# Fisher "Powder Coating" on plow/frames



## icebergtoo (Sep 29, 2008)

Have a 2001 MM plow. Cleaned and kept under cover off season, with visible spots of corrosion touched up. Cleaned during season when above freezing. Prep for 2008-09 and found severe corrosion damage. Spoke with local dealer and svc mgr said "a common problem..good luck". Called Fisher and was told.."our manual states that you have to maintain the 'paint'". Having run a plow since 1970, this "powder coating" vice regular paint is the worst I have seen. A little scratch/ding allows moisture to collect and cause severe damage to flat surfaces, corners, welds etc. Fisher doesn't seem to care...referenced the Toyota recall of their rust buckets, and how that was a straight up way to handle the problem..response from Fisher again was "our manual says..." Any input...anyone else dealing with this> Thanx


----------



## SnoFarmer (Oct 15, 2004)

7yr old plow, I don't see a problem ether.

Be thankful that's all that's wrong.
Get some fluid film and relax.


----------



## Flipper (Nov 1, 2001)

Toyota extended the warranties and offered a buyback because there was a safety issue with some Tacomas and frame perforation. It was a safety issue for Toyota.

I agree the powdercoating stinks, its true of all plows. Powdercoat can hold up to the stress and temps. Its not the manufacturers its the governement that changed VOC laws.

A 7 year old plow with some rust on it is not a safety concern and should still work as fine. If it really bothers you have it balsted and paint it. That's what I do.


----------



## elite1msmith (Sep 10, 2007)

if i get 5 years on a paint job, im happy.... then a buket of oil based goes along way

if your plow is rusting that bad... i would be willing to bet your storing it outside, not washing it after use, and certainly not oiling it down with anything,.... youd be surprised how even a cheap can of WD 40 goes along way, and storage inside if possible


----------



## sweetk30 (Sep 3, 2006)

rustoleum sunburst yellow and wide brush or roller. 2-3 coats works wonders and cheep.


----------



## scottL (Dec 7, 2002)

I completely think powered coating is junk. The manufactures brag about their item being powered coated but...It scratches easily, it lifts from the metal, doesn't always cover every spot then rust starts immediately. 

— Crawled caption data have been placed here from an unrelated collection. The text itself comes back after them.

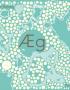 forside æg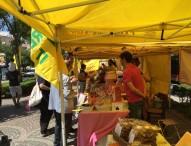 Coldiretti Pesaro Urbino, misure di sicurezza per mercati e uffici. Apprensione in campagna: partita di Bianchello bloccata e disdette negli agriturismi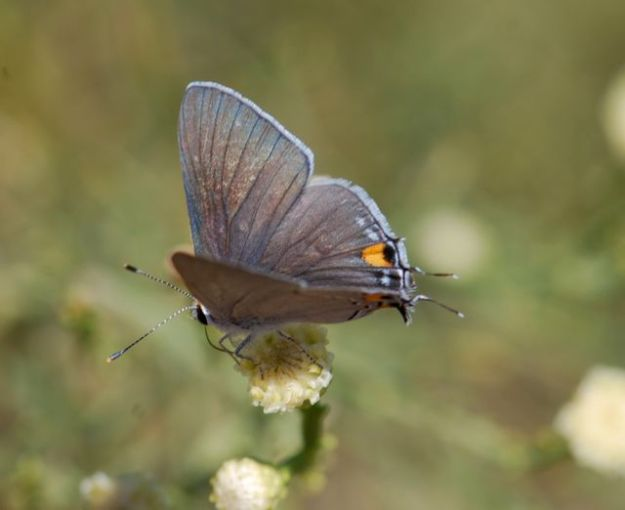 hairstreak-butterfly257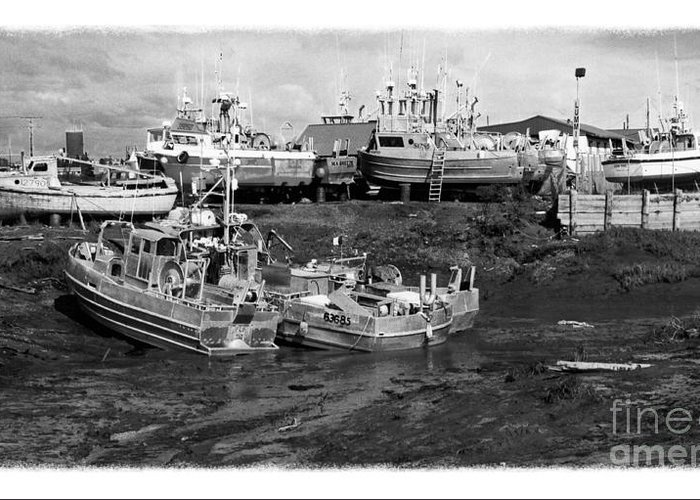 Alaska Greeting Card featuring the photograph The Real Alaska - Caught At Low Tide by Pete Hellmann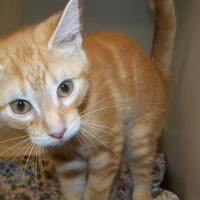 Adopt A Pet :: Jonesy - Westville, IN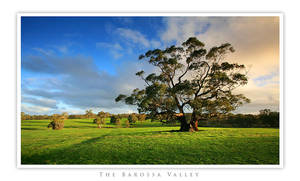 the barossa valley II by dannyp5000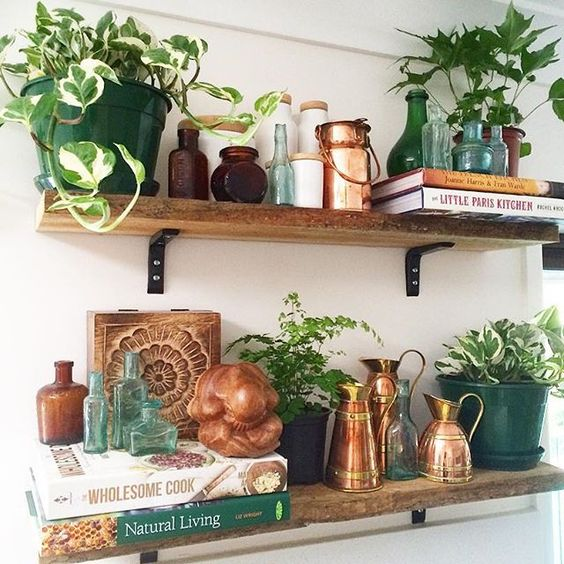 Plants For Kitchen To Decorate It: Modern Boho Kitchens: Chic & Eclectic Style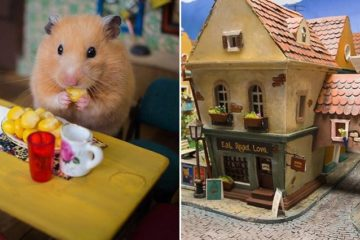 Miniature Town For Hamsters
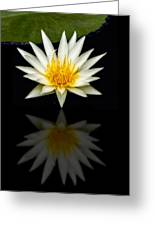 Waterlily And Reflection Greeting Card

The concept seems great but, reality says it's just junk.


----------



## icebergtoo (Sep 29, 2008)

The point of the original post is that "powder coating" is junk. Even with the Feds changing the rules as to VOC's, the paint on my truck, on an airplane etc doesn't trap the moisture and lead to such damage. I don't see powder coating on my truck, excavator, tractors, dozer, trailers etc. I have blasted and painted the plow frame, and expect to do so so as to maintain equipment. But...Fisher et all should accept the fact that the system doesn't work in the real world, and thus make changes to meet customer needs. To perpetuate such a system, when the gear IS maintained, is to do a disservice to the customer...reminds me GM wondering why people don't buy GM anymore...if you're going to spend the money you spend it on quality, well built products that hold up.


----------



## SnoFarmer (Oct 15, 2004)

Your plow flexes when you use it the coating can not stick to it when it does.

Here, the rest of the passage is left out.